Collection entries
%%

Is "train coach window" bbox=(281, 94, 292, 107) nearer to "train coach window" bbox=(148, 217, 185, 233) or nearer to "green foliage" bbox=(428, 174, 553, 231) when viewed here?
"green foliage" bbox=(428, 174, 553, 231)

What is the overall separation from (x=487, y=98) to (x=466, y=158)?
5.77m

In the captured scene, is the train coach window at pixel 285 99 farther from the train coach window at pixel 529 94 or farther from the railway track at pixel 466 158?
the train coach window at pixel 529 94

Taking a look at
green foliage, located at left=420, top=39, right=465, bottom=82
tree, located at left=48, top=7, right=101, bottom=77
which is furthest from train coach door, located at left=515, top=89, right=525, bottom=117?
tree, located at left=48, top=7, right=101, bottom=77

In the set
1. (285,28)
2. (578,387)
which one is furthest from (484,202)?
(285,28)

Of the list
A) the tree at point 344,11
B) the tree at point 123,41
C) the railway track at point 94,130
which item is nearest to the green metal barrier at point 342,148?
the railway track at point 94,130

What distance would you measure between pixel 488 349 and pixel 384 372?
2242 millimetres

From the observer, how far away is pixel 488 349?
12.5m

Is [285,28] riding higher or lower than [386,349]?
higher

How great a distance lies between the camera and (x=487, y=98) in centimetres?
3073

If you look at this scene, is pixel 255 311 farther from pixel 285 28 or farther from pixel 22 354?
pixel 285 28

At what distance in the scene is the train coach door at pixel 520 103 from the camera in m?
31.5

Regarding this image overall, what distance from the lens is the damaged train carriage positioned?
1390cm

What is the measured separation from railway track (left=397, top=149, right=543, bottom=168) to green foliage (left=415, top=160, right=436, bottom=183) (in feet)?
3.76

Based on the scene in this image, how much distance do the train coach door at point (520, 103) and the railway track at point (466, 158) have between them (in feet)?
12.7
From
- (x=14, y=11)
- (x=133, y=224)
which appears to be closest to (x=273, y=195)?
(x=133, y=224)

%%

* Work required *
Edit the lines above so that each occurrence of "train coach door" becomes "carriage door", keeping all other text the same.

* Response *
Is "train coach window" bbox=(281, 94, 292, 107) nearer to "train coach window" bbox=(148, 217, 185, 233) or nearer to "green foliage" bbox=(428, 174, 553, 231) when viewed here?
"green foliage" bbox=(428, 174, 553, 231)

What is the overall separation from (x=487, y=98) to (x=466, y=158)?
5.77m

In the captured scene, is the train coach window at pixel 285 99 farther from the train coach window at pixel 529 94 or farther from the railway track at pixel 466 158?
the train coach window at pixel 529 94

Taking a look at
green foliage, located at left=420, top=39, right=465, bottom=82
tree, located at left=48, top=7, right=101, bottom=77
which is furthest from carriage door, located at left=515, top=89, right=525, bottom=117?
tree, located at left=48, top=7, right=101, bottom=77

In the set
1. (285,28)
2. (578,387)
which one is furthest from (484,202)?
(285,28)

Of the list
A) the tree at point 344,11
B) the tree at point 123,41
C) the railway track at point 94,130
which item is nearest to the green metal barrier at point 342,148?
the railway track at point 94,130

What distance would you measure between pixel 488 349 and pixel 384 372?
2242 millimetres

From the observer, how far away is pixel 488 349?
12.5m

Is [285,28] riding higher or lower than [386,349]?
higher

How great a distance lies between the camera and (x=487, y=98) in centimetres?
3073

If you look at this scene, is pixel 255 311 farther from pixel 285 28 or farther from pixel 22 354?
pixel 285 28

At what distance in the scene is the carriage door at pixel 520 103 from the camera in m?
31.5

Regarding this image overall, what distance from the lens is the damaged train carriage positioned?
1390cm

What is the measured separation from railway track (left=397, top=149, right=543, bottom=168) to green foliage (left=415, top=160, right=436, bottom=183) (in feet)?
3.76

Based on the scene in this image, how much distance do the carriage door at point (520, 103) and the railway track at point (466, 158) have between them (in feet)?
12.7
From
- (x=14, y=11)
- (x=133, y=224)
which appears to be closest to (x=273, y=195)?
(x=133, y=224)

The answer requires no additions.